# Router Jig for diy



## John C (Sep 24, 2004)

Years ago when I was still in high school I had gotten a router crafter from Sears. I was wondering if there was still some type of similar jig that could be used with my router; or if there was some plans for building a carrier for a router over a lathe not only to cut slots but also to do some of the spiral cuts etc.
Thanks,
John C


----------



## karateed (Feb 7, 2006)

Hi John,

A number of us have bought the router crafter over ebay. There are also other makes and models of these types of jigs available.
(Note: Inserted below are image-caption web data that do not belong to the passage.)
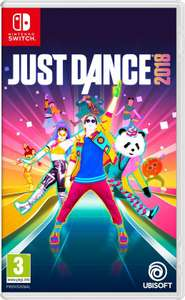 Just Dance 2018 Nintendo Switch 19,99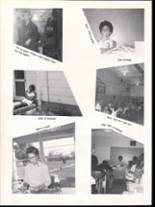 1971 Fenton High School Yearbook Page 12 & 13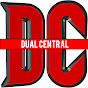 DualCentral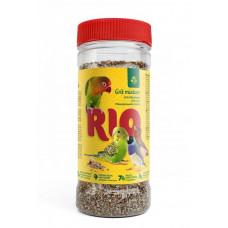 Добавка в корм RIO Минеральная смесь 520 г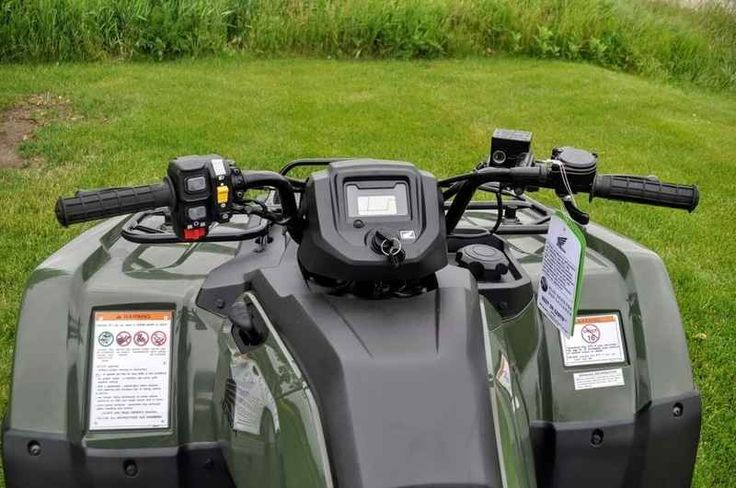 New 2016 Honda FourTrax Rancher 4X4 ES ATVs For Sale in Wisconsin. 2016 Honda FourTrax Rancher 4X4 ES, 2016 Honda® FourTrax® Rancher® 4X4 ES Choose The Perfect ATV For The Job Or Trail. Every ATV starts with a dream. And where do you dream of riding? Maybe you ll use your ATV for hunting or fishing. Maybe it needs to work hard on the farm, ranch or jobsite. Maybe you want to get out and explore someplace where the cellphone doesn t ring, where the air is cold and clean. Or maybe it s for…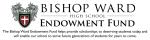 endowmentheadline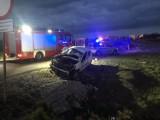 Wypadek na S5 pod Poznaniem: Nie żyje około 30-letni mężczyzna. Wypadł przez szybę auta [ZDJĘCIA]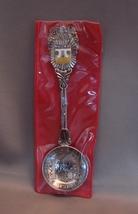 Vintage Mijas Spain Travel Souvenir Collector Spoon-Silver Plated - $9.99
I believe BJ has a type that is being made currently that can be purchased as well.

Ed......


----------



## bobj3 (Jan 17, 2006)

Hi John

Here's some links. I think I still have some PDF files how to make one for the lathe but most are just a bit lame,,  if you ask I will dig them out and post them,,,  if it's worth doing it's worth doing it right 

http://www.routerforums.com/74141-post34.html
http://www.routerforums.com/jigs-fixtures/8193-beadlock-pro-joinery.html
http://www.routerforums.com/jigs-fixtures/8193-beadlock-pro-joinery-4.html

======


John C said:


> Years ago when I was still in high school I had gotten a router crafter from Sears. I was wondering if there was still some type of similar jig that could be used with my router; or if there was some plans for building a carrier for a router over a lathe not only to cut slots but also to do some of the spiral cuts etc.
> Thanks,
> John C


----------



## GBM (Dec 18, 2007)

I went to that post Bobj3 just posted and looked at the first url referenced... The first picture of the spiral maker I pulled up slapped me in the face.... it has been a very dry year here in Central Texas... and two trees near the house just died. A Sweetgum and a Pine.... the idea of sticking a ' rough' limb or trunk into the machine and coming out with a spiral post.... amazing... 
Warm up my 036A Stihl. It is finally cool enough weather for timber cutting ! LOL


----------



## bobj3 (Jan 17, 2006)

HI GMB

It's one of the FUN tools to use in the shop I will say use DRY lumber the one you see in the snapshots was about 2 days old from a tree (ASPEN) to a lamp stand...my son took it home and did all the sanding after about 30 days, the fuzz from the turning takes a bit to dry out..

=======



GBM said:


> I went to that post Bobj3 just posted and looked at the first url referenced... The first picture of the spiral maker I pulled up slapped me in the face.... it has been a very dry year here in Central Texas... and two trees near the house just died. A Sweetgum and a Pine.... the idea of sticking a ' rough' limb or trunk into the machine and coming out with a spiral post.... amazing...
> Warm up my 036A Stihl. It is finally cool enough weather for timber cutting ! LOL


----------



## GBM (Dec 18, 2007)

LOL, Well , the tree died from dryness... I am hoping it won't require further seasoning as I have no place to do that... attacking green wood then restricting the moisture movement is about all I can hope for... I usually use mesquite heart wood which does not require any seasoning... too stubborn to warp... 
GBM


----------



## CharleyL (Feb 28, 2009)

I ran across a similar tool to the Craftsman Router Crafter that all of you might be interested in. Do a Google search for "Pioneer Router Lathe". It seems to do everything the router crafter was designed to do and is very similar in design, but available new. I can't post links yet. 

CharleyL


----------



## bobj3 (Jan 17, 2006)

HI CharleyL

It's a great tool,,if you do a search on the forum you will see one come up 
Also in my Gallery 

======




CharleyL said:


> I ran across a similar tool to the Craftsman Router Crafter that all of you might be interested in. Do a Google search for "Pioneer Router Lathe". It seems to do everything the router crafter was designed to do and is very similar in design, but available new. I can't post links yet.
> 
> CharleyL


----------



## WoodBrewer (Mar 4, 2009)

by all means if you search you can make one


----------